Chaussures marron

fran

Elargies, affaissées, renforts déchiquetés. Tâches circulaires de sueur incrustées dans le cuir vieilli. Première croûte dégommée, nubuck à triste mine, à douceur envolée. Semelles policées de tant de kilomètres parcourus sur bitume. Talons plat, cinq ans d’âge, recluses en fond de placard.

Les chaussures marron que je portais aux pieds avec toi rue de Médicis. Etoiles, ciel bleu profond. Tu me tenais le bras car on n’y voyait pas un chat. Je m’agrippais à toi, pour te sentir plus proche et te dire par le geste, mon désir grandissant de parcourir la nuit et cueillir des matins, chauds ou froids peu importe, avec toi près de moi. Silencieux, nez au vent, nous descendions la rue et j’entendais nos pas, infiniment discrets. Ils frôlaient l’asphalte dur comme un nuage mousseux. Le Luxembourg à gauche et à droite la chaussée, ses bruits et ses voitures nous doublant feux de croisement. Mes yeux cherchaient les tiens, puis fixaient mes chaussures.

Arrivés Place Claudel, ta voix emplit la nuit. Un ronronnement chaud et rauque. Tes paroles semblaient venues de loin. Peut-être charriées par l’air ambiant, caniculaire et moite. Ou par ma présence gauche. Elles débarquaient d’un ailleurs oublié. Mes pas se faisaient plus petits. Je ralentissais instinctivement. Ne pas en perdre une miette. Je m’enveloppais dans ta confidence, fière d’être cette femme-là, par qui la mémoire venait et ramenait la passé qui jouait à cache-cache. Tu peignais ton enfance avec des mots choisis. Des coups de pinceau délicats. Durs aussi. Je fermais les yeux. Alors tu surgissais derrière mes paupières, haut comme trois pommes et maigre, cheveux ébouriffés, expliquant à ton père que s’il quittait ta mère, tu le remplacerais comme époux. Tu t’en sentais capable et il fallait te croire.

Ton récit me troublait.

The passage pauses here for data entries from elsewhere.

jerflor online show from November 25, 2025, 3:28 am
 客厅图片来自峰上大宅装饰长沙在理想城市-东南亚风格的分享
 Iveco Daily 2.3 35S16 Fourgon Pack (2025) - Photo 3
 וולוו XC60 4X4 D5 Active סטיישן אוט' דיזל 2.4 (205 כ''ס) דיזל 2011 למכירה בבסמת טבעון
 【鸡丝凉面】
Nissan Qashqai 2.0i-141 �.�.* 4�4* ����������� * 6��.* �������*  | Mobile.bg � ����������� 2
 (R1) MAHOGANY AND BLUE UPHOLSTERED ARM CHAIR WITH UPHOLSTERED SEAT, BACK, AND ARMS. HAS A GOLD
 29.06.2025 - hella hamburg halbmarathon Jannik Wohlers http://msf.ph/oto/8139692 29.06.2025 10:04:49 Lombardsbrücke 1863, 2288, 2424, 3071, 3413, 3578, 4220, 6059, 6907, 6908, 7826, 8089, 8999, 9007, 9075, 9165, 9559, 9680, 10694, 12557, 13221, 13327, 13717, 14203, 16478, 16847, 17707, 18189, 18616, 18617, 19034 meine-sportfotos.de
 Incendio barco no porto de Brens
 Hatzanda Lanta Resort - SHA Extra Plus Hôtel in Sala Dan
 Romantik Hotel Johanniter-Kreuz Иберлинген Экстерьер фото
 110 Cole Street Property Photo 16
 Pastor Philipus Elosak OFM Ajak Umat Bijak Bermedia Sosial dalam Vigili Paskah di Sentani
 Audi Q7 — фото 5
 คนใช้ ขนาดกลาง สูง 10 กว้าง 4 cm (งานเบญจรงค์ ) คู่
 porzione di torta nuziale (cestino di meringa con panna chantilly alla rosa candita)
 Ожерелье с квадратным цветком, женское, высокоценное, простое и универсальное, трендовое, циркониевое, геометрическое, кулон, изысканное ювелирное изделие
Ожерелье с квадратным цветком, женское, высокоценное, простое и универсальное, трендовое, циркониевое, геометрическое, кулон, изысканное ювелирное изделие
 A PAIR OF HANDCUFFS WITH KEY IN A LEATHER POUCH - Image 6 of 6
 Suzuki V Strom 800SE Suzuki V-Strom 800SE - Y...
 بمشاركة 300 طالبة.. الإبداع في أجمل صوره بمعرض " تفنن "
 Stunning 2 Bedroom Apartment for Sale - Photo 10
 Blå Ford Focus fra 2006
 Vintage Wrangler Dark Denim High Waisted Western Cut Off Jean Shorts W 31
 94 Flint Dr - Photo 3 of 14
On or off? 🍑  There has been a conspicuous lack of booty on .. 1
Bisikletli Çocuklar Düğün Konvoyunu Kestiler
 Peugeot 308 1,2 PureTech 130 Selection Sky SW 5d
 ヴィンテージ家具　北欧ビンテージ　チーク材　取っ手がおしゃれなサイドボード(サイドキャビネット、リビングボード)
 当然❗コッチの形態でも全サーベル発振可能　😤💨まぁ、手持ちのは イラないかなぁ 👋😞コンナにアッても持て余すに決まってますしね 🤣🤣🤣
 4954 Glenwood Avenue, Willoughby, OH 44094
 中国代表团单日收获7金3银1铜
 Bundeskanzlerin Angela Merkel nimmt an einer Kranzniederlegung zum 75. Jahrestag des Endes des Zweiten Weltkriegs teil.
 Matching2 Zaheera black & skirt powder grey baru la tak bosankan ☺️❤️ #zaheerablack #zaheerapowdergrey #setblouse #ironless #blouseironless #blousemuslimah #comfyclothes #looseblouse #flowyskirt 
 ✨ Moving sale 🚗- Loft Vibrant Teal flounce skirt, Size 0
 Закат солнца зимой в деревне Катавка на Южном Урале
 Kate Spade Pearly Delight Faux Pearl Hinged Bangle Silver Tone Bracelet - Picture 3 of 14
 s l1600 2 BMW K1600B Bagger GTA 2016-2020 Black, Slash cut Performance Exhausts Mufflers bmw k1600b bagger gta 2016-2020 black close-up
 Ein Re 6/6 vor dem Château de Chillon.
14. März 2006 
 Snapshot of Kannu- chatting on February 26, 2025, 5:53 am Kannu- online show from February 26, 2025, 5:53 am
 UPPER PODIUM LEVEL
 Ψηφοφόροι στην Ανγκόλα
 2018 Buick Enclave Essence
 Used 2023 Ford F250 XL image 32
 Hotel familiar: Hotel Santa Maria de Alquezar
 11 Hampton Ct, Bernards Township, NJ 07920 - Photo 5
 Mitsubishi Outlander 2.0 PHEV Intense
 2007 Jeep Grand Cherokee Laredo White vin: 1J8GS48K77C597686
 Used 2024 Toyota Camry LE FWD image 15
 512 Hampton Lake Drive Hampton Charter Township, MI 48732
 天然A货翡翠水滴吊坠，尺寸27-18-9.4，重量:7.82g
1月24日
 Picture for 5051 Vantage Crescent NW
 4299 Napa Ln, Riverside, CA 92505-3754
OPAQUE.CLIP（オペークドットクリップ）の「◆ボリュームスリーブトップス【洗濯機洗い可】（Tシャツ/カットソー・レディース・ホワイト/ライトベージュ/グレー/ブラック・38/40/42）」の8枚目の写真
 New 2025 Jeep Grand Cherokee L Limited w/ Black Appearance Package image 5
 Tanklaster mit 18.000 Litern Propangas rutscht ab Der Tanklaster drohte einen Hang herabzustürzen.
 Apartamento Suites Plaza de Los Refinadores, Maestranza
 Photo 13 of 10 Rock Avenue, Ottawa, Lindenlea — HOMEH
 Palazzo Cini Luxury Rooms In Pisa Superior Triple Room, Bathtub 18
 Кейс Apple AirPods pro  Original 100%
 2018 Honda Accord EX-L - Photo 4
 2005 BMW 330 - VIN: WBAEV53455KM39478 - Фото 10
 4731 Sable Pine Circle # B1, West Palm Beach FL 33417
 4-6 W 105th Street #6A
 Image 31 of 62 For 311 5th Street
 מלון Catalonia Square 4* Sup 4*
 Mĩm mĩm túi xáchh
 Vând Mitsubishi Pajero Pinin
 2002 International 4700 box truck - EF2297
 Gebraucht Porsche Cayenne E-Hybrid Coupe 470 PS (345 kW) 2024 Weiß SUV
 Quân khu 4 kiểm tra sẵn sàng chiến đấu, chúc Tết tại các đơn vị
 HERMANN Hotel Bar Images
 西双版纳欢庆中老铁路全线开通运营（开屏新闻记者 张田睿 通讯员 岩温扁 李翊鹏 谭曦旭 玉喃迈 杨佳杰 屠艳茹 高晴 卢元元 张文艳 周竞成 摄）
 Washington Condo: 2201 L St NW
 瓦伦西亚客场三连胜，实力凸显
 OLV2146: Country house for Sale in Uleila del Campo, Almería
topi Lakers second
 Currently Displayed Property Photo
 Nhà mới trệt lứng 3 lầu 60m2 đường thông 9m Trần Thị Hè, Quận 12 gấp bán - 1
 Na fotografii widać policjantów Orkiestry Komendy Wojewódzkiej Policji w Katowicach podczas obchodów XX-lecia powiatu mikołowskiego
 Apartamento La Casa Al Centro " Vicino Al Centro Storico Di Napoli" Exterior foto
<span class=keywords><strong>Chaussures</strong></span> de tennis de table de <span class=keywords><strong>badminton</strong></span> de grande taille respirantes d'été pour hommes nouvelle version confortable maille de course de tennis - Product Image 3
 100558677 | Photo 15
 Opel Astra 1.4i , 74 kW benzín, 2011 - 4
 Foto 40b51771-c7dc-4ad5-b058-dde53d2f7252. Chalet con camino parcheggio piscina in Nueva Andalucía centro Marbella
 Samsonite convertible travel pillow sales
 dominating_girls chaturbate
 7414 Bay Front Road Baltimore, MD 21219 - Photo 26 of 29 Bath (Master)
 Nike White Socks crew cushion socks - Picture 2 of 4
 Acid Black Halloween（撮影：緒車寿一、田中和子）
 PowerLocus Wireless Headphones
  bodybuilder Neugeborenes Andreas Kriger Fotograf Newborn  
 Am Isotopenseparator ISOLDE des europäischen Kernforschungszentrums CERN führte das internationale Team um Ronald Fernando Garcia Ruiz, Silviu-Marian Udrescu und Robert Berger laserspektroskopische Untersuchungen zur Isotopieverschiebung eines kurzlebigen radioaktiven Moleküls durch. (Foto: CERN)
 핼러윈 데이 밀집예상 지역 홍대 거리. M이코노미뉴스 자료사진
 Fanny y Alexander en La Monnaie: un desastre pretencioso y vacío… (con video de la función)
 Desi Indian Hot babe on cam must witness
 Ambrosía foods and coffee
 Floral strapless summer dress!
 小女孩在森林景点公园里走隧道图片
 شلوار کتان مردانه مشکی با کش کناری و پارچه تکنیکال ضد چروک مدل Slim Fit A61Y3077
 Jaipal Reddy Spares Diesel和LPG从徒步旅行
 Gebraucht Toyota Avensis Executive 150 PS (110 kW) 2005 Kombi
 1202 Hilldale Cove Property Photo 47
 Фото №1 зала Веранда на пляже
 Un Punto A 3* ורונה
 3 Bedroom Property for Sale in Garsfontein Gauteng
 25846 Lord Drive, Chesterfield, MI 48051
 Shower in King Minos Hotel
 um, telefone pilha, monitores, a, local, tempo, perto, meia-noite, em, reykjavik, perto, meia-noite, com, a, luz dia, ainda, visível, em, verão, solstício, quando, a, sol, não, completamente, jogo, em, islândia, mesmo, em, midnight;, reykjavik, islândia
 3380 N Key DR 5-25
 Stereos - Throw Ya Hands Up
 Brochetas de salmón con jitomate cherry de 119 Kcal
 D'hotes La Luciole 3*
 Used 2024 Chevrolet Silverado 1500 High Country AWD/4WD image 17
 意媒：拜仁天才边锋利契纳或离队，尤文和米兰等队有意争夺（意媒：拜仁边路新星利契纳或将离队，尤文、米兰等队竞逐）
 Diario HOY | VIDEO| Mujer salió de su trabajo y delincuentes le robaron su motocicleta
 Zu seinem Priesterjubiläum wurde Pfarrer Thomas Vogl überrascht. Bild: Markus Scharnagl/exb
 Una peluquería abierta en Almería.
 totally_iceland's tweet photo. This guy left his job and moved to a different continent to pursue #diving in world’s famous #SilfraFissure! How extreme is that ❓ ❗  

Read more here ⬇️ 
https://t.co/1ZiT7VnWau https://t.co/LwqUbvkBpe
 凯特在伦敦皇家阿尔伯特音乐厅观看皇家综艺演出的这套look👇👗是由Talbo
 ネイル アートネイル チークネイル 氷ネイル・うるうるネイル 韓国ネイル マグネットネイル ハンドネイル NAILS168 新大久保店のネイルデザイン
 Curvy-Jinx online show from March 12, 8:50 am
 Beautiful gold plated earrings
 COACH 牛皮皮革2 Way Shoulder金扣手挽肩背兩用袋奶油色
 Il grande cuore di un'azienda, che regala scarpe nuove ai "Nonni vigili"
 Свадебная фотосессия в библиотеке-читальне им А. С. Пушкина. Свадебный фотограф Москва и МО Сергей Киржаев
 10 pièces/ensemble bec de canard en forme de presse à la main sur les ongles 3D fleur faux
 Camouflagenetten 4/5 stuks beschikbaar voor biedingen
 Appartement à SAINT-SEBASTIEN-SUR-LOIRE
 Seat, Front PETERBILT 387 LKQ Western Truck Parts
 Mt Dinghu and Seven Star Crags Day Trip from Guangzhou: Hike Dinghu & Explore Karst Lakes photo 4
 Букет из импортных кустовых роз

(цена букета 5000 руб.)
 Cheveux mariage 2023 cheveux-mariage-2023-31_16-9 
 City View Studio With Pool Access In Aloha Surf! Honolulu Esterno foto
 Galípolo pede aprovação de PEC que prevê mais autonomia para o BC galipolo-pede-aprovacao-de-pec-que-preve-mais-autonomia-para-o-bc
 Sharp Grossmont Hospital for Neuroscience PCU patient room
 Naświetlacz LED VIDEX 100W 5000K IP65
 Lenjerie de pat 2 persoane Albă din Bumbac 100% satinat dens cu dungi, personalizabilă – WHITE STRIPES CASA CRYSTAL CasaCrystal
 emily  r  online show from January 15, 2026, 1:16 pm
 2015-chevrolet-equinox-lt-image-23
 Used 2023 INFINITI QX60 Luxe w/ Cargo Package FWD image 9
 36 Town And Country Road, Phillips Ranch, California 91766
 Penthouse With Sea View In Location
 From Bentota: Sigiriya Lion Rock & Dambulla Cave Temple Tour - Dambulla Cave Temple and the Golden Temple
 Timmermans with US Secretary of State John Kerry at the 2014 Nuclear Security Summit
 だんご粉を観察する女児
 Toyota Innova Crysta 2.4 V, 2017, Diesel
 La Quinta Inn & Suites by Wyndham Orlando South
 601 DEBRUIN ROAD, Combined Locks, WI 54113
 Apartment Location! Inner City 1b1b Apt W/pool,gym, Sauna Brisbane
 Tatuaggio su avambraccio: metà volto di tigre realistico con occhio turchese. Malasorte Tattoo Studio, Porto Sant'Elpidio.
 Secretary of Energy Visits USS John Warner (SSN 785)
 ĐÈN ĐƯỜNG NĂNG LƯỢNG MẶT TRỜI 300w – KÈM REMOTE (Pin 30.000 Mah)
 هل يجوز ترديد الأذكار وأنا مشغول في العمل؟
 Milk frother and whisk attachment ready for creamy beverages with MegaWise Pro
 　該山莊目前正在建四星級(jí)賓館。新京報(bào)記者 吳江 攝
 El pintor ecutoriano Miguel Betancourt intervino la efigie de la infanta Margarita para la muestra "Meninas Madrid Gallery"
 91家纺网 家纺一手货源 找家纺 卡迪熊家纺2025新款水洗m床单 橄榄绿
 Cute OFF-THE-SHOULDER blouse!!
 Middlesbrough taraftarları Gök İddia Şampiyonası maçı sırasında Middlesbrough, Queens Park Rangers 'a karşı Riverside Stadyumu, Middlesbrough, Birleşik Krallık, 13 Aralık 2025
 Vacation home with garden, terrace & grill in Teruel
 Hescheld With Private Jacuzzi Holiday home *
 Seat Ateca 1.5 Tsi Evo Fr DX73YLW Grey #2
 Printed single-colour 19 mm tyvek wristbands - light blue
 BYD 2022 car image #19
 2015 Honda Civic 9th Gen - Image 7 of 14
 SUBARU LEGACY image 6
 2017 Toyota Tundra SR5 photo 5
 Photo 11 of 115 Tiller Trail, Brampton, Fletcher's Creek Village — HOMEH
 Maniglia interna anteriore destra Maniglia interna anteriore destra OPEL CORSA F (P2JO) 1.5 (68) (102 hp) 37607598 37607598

Il ramenait l’enfance sur un plateau rouillé. Vieilli mais joli. Les comptines du soir, les serviettes de plage et le vélo bleu à roulettes pour les ballades au bois du dimanche matin. Mes pieds collaient au cuir. Talons chauds qui s’agrippaient aux semelles brûlantes. Je me revoyais petite fille. Agenouillée dans le sable face à la mer. Sur des échasses dans la cour de l’école. Heureuse. Puis, mes souvenirs déviaient. Ils se fondaient en un méli-mélo de gris et de noir. Les deux couleurs tournoyaient comme des feuilles à l’automne. Et ton père m’apparaissait sur le pas d’une porte en bois. Il portait à la main un unique bagage, même pas gros, presque vide, comme pour dire haut et fort qu’il partait les mains libres. J’apercevais ta mère dans la cuisine, affairée à la table comme si de rien n’était. Et toi, tapi en haut de l’escalier, qui n’osait faire un bruit.

Tu voulais le retenir, mais n’y parvenais pas, car tu ne savais pas quels mots retiennent les hommes du haut de tes huit ans. Maigre valise. Porte claquée. Ces images m’obsédaient. Faisaient des flashbacks incessants. Me cognaient rageusement la cervelle. Mes yeux étaient fixes. Ils regardaient droit devant. Mes pas devenaient si lourds que mes chaussures marron me sortaient des pieds. Leur cuir épuisé rendait l’âme sur la chaussée. Je tanguais. Valsais. Après, mes genoux avaient touché le trottoir et j’avais pris mes chaussures à la main. Moi nu pieds et toi le cœur à nu. Tu avais souri car la situation était aussi touchante que drôle. J’avais levé les yeux au ciel. Quelque chose montait là-haut, au-dessus de nos têtes. Peut-être était-ce ton passé qui, libéré par les mots, rejoignait les étoiles.

Talons plat, cinq ans d’âge, recluses en fond de placard. Bonnes à être bennées, mais le courage me manque.